Top of Record extracts
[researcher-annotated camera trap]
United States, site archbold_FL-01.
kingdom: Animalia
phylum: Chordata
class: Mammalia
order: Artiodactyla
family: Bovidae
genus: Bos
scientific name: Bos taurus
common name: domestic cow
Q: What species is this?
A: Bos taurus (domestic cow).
Bottom of Record extracts
Problem to solve:
Retype the data precisely.

Expected answer:
[researcher-annotated camera trap]
United States, site archbold_FL-01.
kingdom: Animalia
phylum: Chordata
class: Mammalia
order: Artiodactyla
family: Bovidae
genus: Bos
scientific name: Bos taurus
common name: domestic cow
Q: What species is this?
A: Bos taurus (domestic cow).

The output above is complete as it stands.